Our first Socialist president, Felipe Gonzalez, suffered three general strikes with uneven results and consequences. The first one was in 1985 against a reform of the pension system. The strikers did not get anything and the reform proved to be crucial. Unions showed their power against a leftist government that paid less attention to them than they had wished.
The second strike, in December 1988, was the dream strike. That day nothing moved, the TV sets went black at midnight and millions of Spaniards decided to take the day off. It was the strike that knocked out the government and put the president on the brink of resignation. Citizens were protesting against a labour reform that among other measures introduced Germany’s internship contract. It would have been useful for youngsters today. That strike showed the union power and pushed the government towards public spending, which proved to be a wrong measure, but at that time helped the president to win the election with an absolute majority.
Unions attempted two other general strikes against the governments of Felipe Gonzalez in 1992 and 1994, who had learnt already how to deal with them. Those strikes had limited support, although the government avoided confrontation as it had no interest in weakening the unions that were part of the establishment.

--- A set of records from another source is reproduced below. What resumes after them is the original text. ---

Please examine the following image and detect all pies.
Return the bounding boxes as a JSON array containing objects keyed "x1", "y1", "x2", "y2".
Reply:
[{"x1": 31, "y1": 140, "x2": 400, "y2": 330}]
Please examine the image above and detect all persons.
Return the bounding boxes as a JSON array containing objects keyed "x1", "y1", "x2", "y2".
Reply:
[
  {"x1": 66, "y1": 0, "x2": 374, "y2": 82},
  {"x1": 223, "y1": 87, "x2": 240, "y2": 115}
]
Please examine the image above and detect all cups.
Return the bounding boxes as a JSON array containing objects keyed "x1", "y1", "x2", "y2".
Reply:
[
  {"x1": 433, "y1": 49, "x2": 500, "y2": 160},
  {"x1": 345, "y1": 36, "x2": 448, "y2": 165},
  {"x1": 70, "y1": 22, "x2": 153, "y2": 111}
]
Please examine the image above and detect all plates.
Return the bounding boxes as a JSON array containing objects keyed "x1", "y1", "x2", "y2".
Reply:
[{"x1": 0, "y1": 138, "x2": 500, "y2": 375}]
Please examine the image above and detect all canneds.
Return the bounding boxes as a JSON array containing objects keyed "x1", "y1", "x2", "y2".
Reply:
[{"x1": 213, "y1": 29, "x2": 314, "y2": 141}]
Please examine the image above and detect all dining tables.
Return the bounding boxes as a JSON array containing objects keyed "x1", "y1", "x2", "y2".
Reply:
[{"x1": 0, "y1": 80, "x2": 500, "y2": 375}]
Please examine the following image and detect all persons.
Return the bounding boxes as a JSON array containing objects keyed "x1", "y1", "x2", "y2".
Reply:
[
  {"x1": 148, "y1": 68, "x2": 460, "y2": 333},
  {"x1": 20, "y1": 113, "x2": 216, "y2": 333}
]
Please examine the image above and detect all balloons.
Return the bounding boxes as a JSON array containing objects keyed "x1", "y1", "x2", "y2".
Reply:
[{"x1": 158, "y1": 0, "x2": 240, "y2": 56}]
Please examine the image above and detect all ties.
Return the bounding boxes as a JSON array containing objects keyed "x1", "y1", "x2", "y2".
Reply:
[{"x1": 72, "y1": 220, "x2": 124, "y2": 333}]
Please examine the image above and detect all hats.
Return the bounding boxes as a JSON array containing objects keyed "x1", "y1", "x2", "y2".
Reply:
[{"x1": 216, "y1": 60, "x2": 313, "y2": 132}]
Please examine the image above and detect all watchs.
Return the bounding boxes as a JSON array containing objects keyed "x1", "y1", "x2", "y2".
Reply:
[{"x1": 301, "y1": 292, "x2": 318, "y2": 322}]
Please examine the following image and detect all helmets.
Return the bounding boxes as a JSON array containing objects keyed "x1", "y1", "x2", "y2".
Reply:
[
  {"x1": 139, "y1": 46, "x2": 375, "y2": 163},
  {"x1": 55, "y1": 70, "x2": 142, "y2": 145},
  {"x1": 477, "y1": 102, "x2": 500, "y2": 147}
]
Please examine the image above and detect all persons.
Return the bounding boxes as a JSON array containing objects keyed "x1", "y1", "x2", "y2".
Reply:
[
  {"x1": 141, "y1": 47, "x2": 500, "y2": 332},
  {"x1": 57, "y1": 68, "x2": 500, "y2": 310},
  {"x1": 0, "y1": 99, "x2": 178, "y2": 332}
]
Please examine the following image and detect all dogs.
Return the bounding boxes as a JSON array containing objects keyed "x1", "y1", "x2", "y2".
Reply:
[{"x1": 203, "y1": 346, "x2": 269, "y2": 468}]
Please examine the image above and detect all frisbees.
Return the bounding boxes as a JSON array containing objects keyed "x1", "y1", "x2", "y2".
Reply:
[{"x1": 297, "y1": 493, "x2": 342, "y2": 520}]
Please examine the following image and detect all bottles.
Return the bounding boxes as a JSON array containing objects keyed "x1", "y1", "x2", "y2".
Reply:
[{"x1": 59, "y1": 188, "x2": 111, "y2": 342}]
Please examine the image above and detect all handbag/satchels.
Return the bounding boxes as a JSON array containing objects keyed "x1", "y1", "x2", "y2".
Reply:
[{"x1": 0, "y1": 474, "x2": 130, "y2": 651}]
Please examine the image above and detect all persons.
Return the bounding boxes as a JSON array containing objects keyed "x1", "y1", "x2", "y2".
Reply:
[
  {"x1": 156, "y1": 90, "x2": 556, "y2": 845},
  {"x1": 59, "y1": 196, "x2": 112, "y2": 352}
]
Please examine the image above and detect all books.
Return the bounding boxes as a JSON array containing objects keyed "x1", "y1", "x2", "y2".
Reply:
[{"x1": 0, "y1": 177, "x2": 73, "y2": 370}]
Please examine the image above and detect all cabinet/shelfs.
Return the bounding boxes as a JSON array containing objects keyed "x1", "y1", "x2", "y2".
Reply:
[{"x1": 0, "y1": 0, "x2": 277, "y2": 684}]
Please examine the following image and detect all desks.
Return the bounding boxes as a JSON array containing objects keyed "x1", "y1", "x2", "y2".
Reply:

Year 2002, the strike against Conservative president José María Aznar’s labour reform (with absolute majority) had a moderate support. The government acted with concern and clumsiness. Although unions did not achieve their goals and the reform continued, the government paid a price for it and some ministers were replaced. Aznar was tough. However, that time his legs trembled.
The strike against Zapatero in 2010 passed almost unnoticed. The government did not take any action, avoiding to upset the unions. The opposition was not belligerent either: they knew it would weaken the government. After that day, everyone turned the page. Not measures were taken.
The use of a general strike as a political tool is soon to become a memory of the past. But since unions don’t have further resources, they have to return to traditional recipes in order to reclaim a role in the public scene.